> _WHAT THE TASK ASKS_
Show every line of the records below that includes the word "left", copying each line in full.
──────── PROVIDED RECORDS ────────
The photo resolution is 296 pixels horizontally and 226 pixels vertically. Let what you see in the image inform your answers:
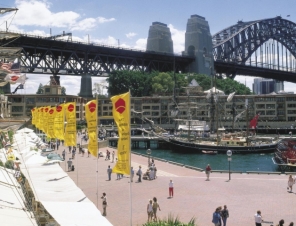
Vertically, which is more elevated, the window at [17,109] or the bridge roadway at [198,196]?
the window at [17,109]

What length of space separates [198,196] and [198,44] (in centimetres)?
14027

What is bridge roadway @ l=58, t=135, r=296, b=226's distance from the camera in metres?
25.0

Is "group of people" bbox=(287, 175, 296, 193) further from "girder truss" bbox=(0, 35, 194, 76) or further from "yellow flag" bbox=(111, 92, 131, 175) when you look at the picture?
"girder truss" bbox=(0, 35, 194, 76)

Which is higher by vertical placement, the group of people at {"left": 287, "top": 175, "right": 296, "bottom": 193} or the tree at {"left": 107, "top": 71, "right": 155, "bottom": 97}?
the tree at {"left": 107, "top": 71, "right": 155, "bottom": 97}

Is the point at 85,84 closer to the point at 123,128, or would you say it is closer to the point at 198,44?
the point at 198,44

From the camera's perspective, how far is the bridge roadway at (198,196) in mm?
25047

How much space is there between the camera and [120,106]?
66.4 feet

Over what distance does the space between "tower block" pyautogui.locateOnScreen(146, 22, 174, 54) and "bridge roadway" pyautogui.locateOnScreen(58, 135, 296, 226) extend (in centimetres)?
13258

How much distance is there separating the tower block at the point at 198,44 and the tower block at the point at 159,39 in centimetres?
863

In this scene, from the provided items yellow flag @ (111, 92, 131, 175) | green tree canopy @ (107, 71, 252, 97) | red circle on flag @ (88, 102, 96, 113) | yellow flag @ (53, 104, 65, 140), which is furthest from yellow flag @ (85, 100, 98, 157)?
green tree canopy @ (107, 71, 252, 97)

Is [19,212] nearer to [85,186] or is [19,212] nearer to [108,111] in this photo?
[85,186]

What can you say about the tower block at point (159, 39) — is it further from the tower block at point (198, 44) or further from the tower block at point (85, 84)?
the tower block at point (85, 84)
────────
──────── PROVIDED RECORDS ────────
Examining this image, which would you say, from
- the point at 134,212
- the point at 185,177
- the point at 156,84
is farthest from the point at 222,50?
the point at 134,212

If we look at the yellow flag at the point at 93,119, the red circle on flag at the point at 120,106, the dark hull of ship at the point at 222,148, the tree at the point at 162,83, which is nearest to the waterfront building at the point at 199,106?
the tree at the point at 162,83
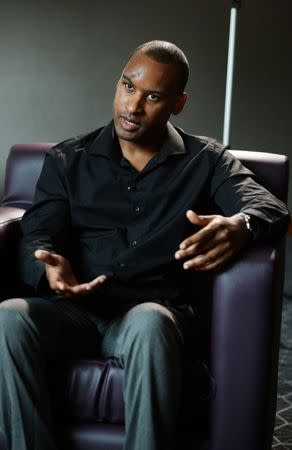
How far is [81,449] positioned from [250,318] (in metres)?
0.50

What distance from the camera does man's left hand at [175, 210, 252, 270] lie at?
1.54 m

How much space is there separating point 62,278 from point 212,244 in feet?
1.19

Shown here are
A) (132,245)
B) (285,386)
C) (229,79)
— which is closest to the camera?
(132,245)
────────
> _EXPECTED ANSWER_
Which is higher by vertical placement, the group of people at {"left": 287, "top": 175, "right": 296, "bottom": 193} or the tree at {"left": 107, "top": 71, "right": 155, "bottom": 97}?
the tree at {"left": 107, "top": 71, "right": 155, "bottom": 97}
What distance from the camera does man's left hand at [175, 210, 252, 270] lie at?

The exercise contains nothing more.